Frank J. Carr was chairman from 1934 to 1935. He was later indicted on federal gambling charges, and was acquitted in 1939.

Edward C. Dethloff served as chairman from 1936 to 1939.

Paul E. Fitzpatrick, the son of former committee chair William H. Fitzpatrick, was elected chairman in 1939 and served until resigning in 1942.

George B. Doyle served as chairman of the committee from 1942 to 1947.

William B. Mahoney, brother of state senator Walter J. Mahoney, served as chairman from 1947 to 1954.

Peter J. Crotty served as chairman from 1954 through his retirement in 1965. Crotty was personally credited by John F. Kennedy for helping him win New York State in the 1960 United States presidential election.

Joseph F. Crangle served as chairman from 1965 through his retirement in 1988, the longest term of any chair before or since. Crangle oversaw three of James D. Griffin's four terms as mayor of Buffalo, and was a frequent critic of Griffin's conservative leanings and blatant patronage. The committee became fractured between Griffin's conservative South Buffalo loyalists, and the liberal base. Crangle attempted to oust Griffin by endorsing Buffalo Common Council president George Arthur in the 1985 Buffalo mayoral election. Despite Arthur winning the primary, Griffin ran as a Republican in the general election and won. Crangle decided to retire in 1988 after Dennis Gorski, another South Buffalo Democrat, was elected as Erie County Executive.

===1988–2012: Pigeon's removal and minority rule===

Vincent J. Sorrentino served as chairman from 1988 to 1996. After Sorrentino backed David Swarts in his failed campaign against incumbent county executive Dennis Gorski, Gorski lobbied against his re-election as chair.

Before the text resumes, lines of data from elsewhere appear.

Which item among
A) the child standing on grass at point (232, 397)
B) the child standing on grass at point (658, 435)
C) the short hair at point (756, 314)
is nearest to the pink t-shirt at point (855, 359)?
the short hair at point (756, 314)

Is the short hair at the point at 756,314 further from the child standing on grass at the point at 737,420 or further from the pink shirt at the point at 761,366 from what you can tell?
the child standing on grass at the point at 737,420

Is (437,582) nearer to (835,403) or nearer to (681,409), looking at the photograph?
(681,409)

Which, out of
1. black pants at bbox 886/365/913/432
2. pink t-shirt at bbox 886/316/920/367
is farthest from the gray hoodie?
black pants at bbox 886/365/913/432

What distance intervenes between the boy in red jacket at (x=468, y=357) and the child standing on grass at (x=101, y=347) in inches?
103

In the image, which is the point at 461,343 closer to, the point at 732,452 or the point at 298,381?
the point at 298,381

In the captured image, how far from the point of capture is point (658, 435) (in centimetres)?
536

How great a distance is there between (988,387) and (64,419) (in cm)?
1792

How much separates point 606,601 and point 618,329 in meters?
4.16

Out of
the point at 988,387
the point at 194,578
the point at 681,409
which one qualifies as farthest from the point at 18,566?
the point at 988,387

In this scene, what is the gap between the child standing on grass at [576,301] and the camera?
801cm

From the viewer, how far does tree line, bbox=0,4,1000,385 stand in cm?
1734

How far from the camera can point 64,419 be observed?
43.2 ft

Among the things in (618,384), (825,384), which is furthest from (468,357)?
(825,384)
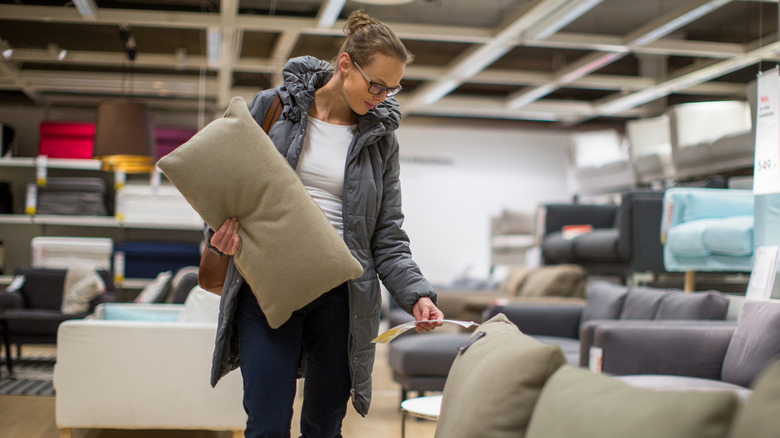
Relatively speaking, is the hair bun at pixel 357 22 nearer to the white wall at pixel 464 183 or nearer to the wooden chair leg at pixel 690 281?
the wooden chair leg at pixel 690 281

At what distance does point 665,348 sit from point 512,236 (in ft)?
19.8

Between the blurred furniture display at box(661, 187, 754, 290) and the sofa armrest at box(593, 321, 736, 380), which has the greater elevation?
the blurred furniture display at box(661, 187, 754, 290)

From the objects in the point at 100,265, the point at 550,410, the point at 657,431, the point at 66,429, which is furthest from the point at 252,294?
the point at 100,265

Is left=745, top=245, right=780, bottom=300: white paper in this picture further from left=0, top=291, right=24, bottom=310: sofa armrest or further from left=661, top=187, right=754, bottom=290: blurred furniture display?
left=0, top=291, right=24, bottom=310: sofa armrest

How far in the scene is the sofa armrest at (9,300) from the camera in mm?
7094

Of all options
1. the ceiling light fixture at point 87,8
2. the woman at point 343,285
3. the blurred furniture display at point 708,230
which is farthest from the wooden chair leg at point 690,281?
the ceiling light fixture at point 87,8

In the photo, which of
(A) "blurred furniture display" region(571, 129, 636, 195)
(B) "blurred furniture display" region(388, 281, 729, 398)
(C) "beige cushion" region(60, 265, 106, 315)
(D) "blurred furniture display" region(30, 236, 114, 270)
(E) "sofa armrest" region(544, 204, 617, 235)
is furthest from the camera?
(D) "blurred furniture display" region(30, 236, 114, 270)

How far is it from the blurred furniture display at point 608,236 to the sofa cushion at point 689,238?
839 millimetres

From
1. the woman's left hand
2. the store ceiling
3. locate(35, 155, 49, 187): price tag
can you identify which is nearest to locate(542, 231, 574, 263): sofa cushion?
the store ceiling

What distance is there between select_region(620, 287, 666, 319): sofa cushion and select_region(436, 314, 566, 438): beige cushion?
2984 mm

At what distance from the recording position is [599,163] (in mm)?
7914

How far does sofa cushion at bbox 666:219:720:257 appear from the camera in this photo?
13.5ft

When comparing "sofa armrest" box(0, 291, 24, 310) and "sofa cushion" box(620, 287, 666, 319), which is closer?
"sofa cushion" box(620, 287, 666, 319)

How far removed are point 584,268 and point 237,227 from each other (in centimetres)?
507
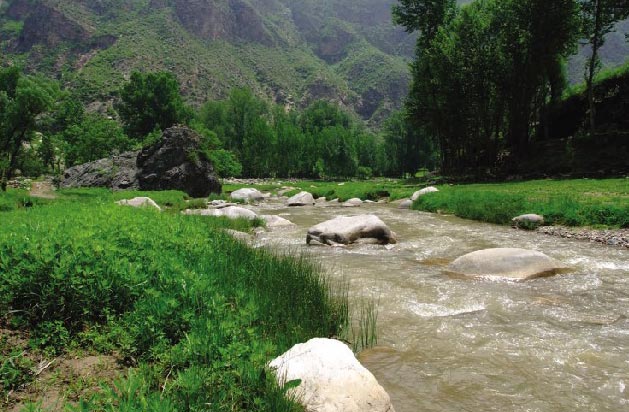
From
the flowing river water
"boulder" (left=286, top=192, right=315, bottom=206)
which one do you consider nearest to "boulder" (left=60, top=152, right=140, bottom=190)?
"boulder" (left=286, top=192, right=315, bottom=206)

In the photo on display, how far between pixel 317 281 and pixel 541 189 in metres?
21.5

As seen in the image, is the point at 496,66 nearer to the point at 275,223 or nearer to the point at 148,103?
the point at 275,223

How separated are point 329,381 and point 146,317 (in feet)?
7.08

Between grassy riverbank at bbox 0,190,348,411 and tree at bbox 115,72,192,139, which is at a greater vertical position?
tree at bbox 115,72,192,139

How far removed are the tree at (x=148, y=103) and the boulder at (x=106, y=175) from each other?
27121mm

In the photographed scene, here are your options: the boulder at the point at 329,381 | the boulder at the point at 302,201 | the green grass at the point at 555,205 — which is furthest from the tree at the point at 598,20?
the boulder at the point at 329,381

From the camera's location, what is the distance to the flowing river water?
434 cm

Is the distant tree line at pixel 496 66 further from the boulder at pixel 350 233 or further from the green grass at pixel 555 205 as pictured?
the boulder at pixel 350 233

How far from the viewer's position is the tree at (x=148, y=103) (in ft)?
217

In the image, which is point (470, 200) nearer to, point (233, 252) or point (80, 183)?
point (233, 252)

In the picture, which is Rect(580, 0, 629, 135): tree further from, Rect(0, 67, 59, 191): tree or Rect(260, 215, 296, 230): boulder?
Rect(0, 67, 59, 191): tree

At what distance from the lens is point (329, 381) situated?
3.77 metres

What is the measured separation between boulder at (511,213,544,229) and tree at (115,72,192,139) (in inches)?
2457

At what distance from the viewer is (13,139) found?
1686 inches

Steve Pigeon became chairman in 1996, but was removed from his position in 2002 after the party lost many seats to Republican control. Republican Joel Giambra had unseated three-term Erie County Executive Dennis Gorski in 1999.

Len Lenihan served as chairman from 2002 to 2012, during which time the party regained control of the Erie County Executive seat.